Soil samples were also air-dried to expel all moisture ground with mortar and pestle to very fine particles that could pass through 150 mm. About 0.2 g of soil sample was weighed into a beaker and 4 ml aqua-regia (3 ml, HNO3 and 1 ml HCl) was added. The mixture was stirred and put on a water bath for about an hour. After this it was removed, cooled and filtered twice using 150 mm diameter filter paper. The filtrate was transferred into 100 ml volumetric flask and made up to the mark. All the filtrates were sent to Water Research Institute (WRI) of the Council for Scientific and Industrial Research (CSIR), Accra, Ghana for analysis using Unicam 969 atomic absorption spectrophotometer.
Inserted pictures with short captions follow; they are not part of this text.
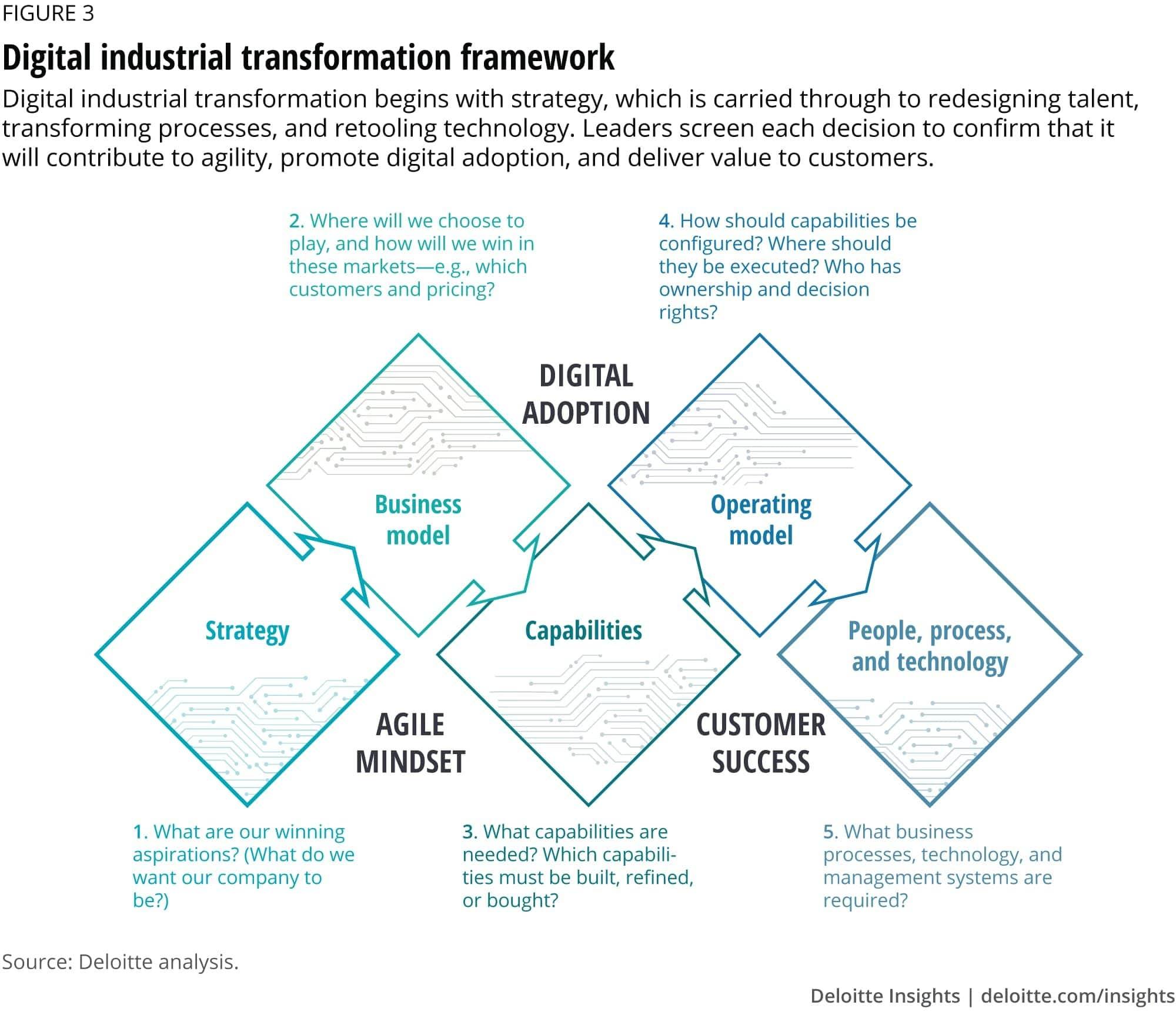 Fig.1: Deloitte Digital Industrial Transformation Framework. (source: Architecting an Operating Model)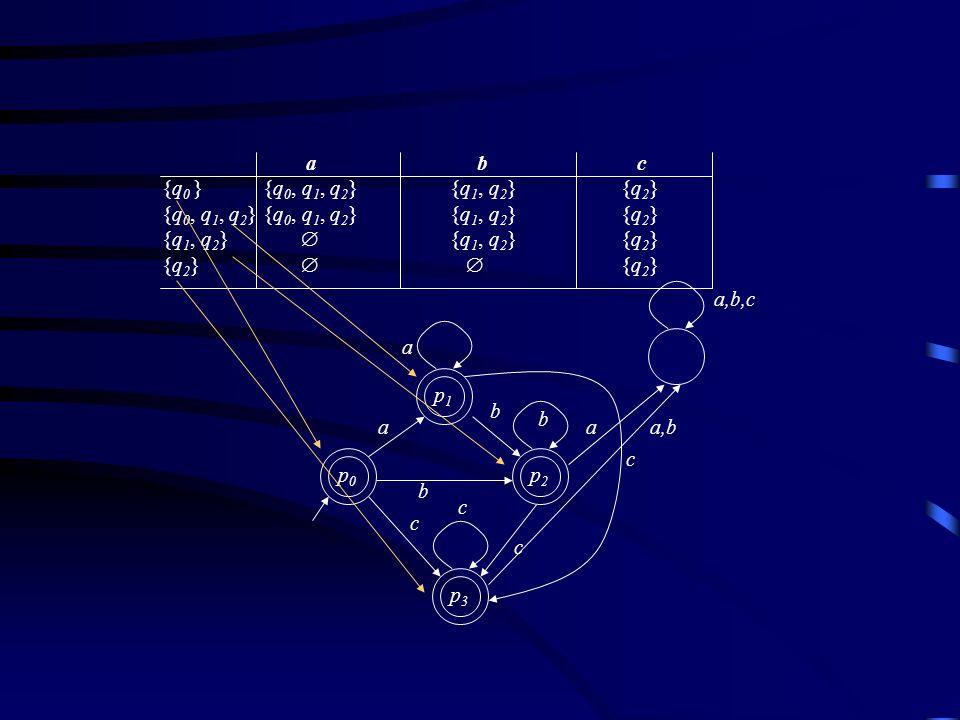 p0p0 p1p1 p3p3 p2p2 a b b b c c c c a b c {q 0 } {q 0, q 1, q 2 }{q 1, q 2 } {q 2 } {q 0, q 1, q 2 } {q 0, q 1, q 2 }{q 1, q 2 } {q 2 } {q 1, q 2 } {q 1, q 2 } {q 2 } {q 2 } a aa,b a,b,c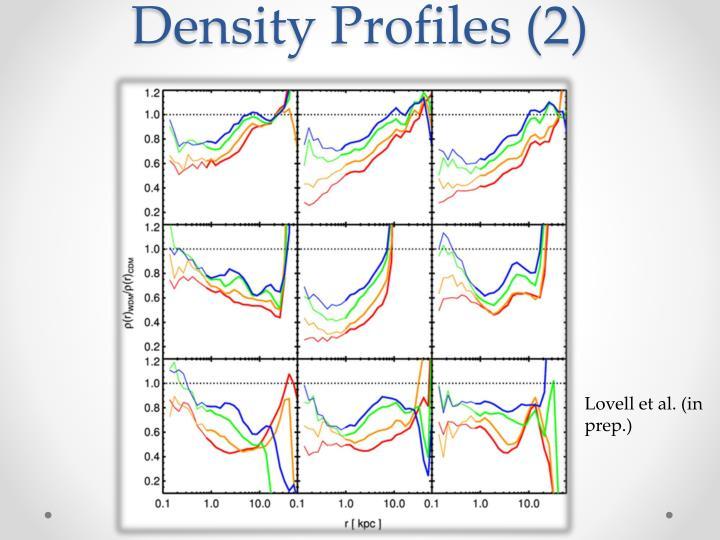 Density Profiles (2)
For the analyses of phytic acid, 2 g of cereal was put in an Erlenmeyer flask and 25 ml of 3% HCI added. This was allowed to stand for about 45 min and then centrifuged. Then 5 ml of the supernatant solution was taken and 2 ml of FeCl3 solution added. This was heated for about 25 min and centrifuged again to obtain the ferric phytate precipitate. The precipitate was then washed with 3% HCI and later dispersed in water and 2 ml of 1.5 M NaOH and made up to a volume of 15 ml with water. It was then filtered and washed again with 3.2 M HNO3 and put into a 100 ml volumetric flask made up to the mark. Another 5 ml portion was transferred into another 100 ml volumetric flask and brought up to 70 ml. Then 20 ml of 1.5 M potassium thiocyanate was added and the concentration of Fe3+ obtained using a UV spectrophotometer. These results obtained for Fe3+ were used to estimate the amount of phytate phosphorus assuming 4Fe:6P. For the soil samples, the pH was obtained by adding 20 g of soil to 40 ml of distilled water and stirring for some time. Before taking the pH reading the instrument was calibrated with standard solutions of pH 4, 7 and 10.
RESULTS
Concentration of metal elements in soils: The results of samples of soils are listed in Table 1. The pH of the top soil was generally lower than the second horizon.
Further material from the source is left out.